FRAGMENTO PROPORCIONADO:
▶

Seamos justos con el autor: el Spiderman de McFarlane se ha convertido visualmente en una de las versiones más icónicas del personaje. Esos ojos enormes, esas telarañas hiperenredadas y esas posturas imposibles se han ganado su lugar en el imaginario colectivo del fandom, y hay que reconocerle que los múltiples pin ups del personaje que pueblan este tomo son visualmente muy potentes. El problema es que un cómic no es una sucesión de pin ups. Es contar una historia con narrativa gráfica y textos de apoyo. Y en ambos campos, McFarlane tiene un claro suspenso en esta historia.
Ya comentábamos que la historia es simplona y no es que dé como para cinco números, pero es que además el guion es objetivamente malo. Intenta imitar al Frank Miller más agresivo en los textos concisos y cortantes, pero los textos son, por momentos, sonrojantes. Además, los cuadros de texto cambian de primera a tercera persona de forma aleatoria. Y un guion no son solo diálogos. La caracterización de personajes es prácticamente inexistente, y el único personaje al que le dedica unas viñetas, Mary Jane, queda convertido en una mujer superficial que no tiene nada que ver con la compañera vital de Peter Parker a la que conseguimos llegar a querer. Y el tono de la historia… Se ha dicho muchas veces que la revolución que llegó al mundo del cómic a mediados de los 80 gracias, entre otras obras, al Watchmen de Alan Moore y el Caballero Oscuro de Frank Miller, fue malentendida por ciertos autores que se quedaron en lo superficial, adoptando como signos de madurez del medio una violencia explícita y una hipersexualización de personajes femeninos. Y ese es uno de los grandes problemas que tiene Tormento: nuestro amistoso vecino Spiderman ha tenido su ración de sufrimiento y de patadas de la vida, pero es que esta historia bordea las fronteras del gore adolescente más macarra.

◀

REGISTROS DADOS:
▶

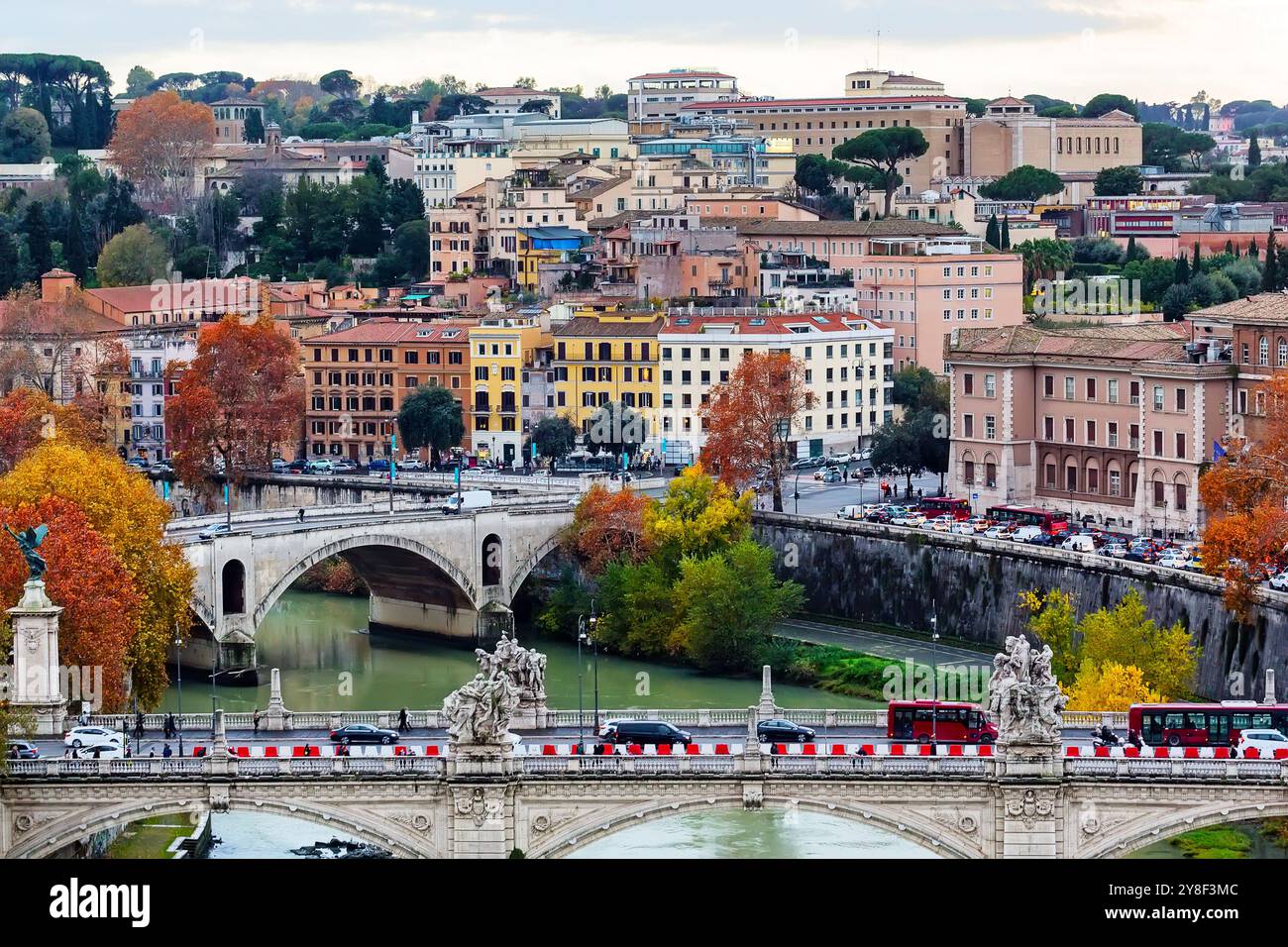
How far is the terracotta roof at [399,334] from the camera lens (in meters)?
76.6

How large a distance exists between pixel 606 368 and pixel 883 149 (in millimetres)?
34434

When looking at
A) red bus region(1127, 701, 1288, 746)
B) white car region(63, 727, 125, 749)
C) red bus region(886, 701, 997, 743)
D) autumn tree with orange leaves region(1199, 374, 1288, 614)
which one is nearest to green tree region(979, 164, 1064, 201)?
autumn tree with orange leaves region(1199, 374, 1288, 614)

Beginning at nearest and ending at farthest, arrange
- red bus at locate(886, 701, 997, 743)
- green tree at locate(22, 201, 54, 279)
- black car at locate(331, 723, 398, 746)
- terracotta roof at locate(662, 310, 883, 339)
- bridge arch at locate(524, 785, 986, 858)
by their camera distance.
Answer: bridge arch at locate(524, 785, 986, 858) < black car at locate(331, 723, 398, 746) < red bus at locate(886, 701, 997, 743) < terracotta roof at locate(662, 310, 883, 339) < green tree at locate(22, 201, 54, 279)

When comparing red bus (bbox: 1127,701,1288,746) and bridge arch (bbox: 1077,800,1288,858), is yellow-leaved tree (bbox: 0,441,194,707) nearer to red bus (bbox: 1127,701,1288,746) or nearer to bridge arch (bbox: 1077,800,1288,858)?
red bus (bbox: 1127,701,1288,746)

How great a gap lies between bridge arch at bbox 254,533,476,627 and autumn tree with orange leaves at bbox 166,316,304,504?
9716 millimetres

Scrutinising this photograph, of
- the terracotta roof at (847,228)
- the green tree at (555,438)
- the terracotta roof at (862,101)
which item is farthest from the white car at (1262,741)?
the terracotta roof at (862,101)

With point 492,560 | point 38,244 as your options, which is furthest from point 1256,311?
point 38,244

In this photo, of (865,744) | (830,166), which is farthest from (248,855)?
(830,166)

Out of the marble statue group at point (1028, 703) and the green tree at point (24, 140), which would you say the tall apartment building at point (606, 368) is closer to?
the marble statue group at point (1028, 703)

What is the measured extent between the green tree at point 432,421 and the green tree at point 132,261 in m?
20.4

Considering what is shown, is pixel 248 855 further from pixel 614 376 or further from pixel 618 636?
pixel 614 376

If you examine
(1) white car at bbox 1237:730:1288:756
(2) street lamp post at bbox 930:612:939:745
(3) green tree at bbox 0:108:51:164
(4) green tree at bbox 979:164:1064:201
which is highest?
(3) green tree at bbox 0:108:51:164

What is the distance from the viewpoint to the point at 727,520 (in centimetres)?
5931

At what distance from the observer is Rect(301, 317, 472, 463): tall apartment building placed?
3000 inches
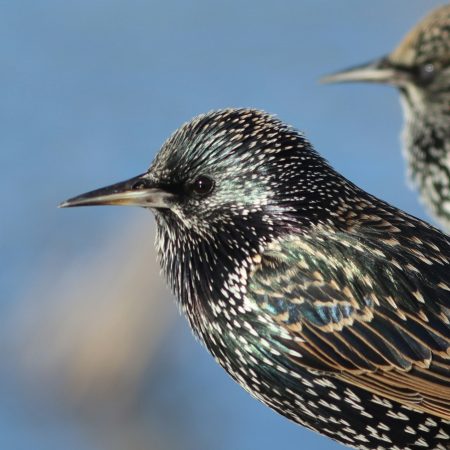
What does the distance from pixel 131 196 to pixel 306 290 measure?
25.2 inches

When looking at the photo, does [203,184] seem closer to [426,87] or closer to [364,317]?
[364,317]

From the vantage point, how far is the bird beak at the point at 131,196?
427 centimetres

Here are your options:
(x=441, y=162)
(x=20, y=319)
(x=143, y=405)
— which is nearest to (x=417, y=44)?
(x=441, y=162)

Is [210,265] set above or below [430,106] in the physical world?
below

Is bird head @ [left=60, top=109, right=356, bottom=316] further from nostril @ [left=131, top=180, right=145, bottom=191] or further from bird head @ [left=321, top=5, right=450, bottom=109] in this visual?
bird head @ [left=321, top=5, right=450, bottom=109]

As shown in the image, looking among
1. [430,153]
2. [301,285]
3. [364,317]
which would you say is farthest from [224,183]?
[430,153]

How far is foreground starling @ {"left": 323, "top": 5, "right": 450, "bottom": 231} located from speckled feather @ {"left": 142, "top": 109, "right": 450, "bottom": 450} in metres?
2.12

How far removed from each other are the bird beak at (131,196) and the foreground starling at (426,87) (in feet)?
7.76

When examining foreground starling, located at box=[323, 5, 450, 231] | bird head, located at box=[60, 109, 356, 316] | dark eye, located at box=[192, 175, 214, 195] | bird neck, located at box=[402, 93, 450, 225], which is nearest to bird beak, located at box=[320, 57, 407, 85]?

◀

CONSIGNA A:
En la reseña sobre el Spiderman de McFarlane, ¿a quién intenta imitar McFarlane en los textos concisos y cortantes?
CONSIGNA B:
Prosigue la reseña sobre el Spiderman de McFarlane a partir de su última oración.
Los registros no intervienen en este ejercicio.

RESPUESTA A:
Al Frank Miller más agresivo.

RESPUESTA B:
Todos, incluído el propio autor, tenemos claro que el McFarlane que firma estos números no es un buen escritor. Pero es que en el plano gráfico, más allá de las espectaculares portadas -la de este tomo es posiblemente una de las más recordadas del personaje- y splash pages, tampoco consigue aprobar. Usa y abusa recursos molones que en manos de autores capaces tienen un efecto impactante, pero en las suyas lo que hacen es que la lectura sea confusa, como las páginas con varias viñetas verticales con imágenes parciales. Y como hace con los textos a lo Miller, también intenta imitar a otros grandes con recursos que, una vez más, aquí quedan repetitivos en exceso y, lejos de impactar, cansan. ¿Recuerdas el doom que Walter Simonson utiliza como ominosa onomatopeya que avisaba de la llegada de Surtur? De las 120 páginas de cómic que tiene este tomo, 59 tienen al menos una vez la onomatopeya doom, llegando a cansar mucho. Y de los intentos de transiciones a lo Dave Gibbons en Watchmen, que también hay alguno, mejor no hablamos.
Entonces, si no tiene un buen guion ni un buen dibujo, ¿a qué se debe que este cómic pulverizara todos los récords de ventas hasta la fecha? Se me escapa por completo. El argumento más probable es, además de una buena cantidad de especuladores que aspiraban a forrarse con la reventa del número uno, una estética rompedora que se apartaba por completo del clasicismo de la Edad de Bronce que había dominado la editorial hasta poco antes, y que hablaba a los jóvenes de la época en un lenguaje diferente al de sus mayores en una especie de revolución punk que dejó con la boca abierta al adolescente de diecisiete años que era yo cuando Fórum editó este material por primera vez. Pero todo esto es un suponer. Que ya es más de lo que podemos hacer si pensamos en La bomba de King África.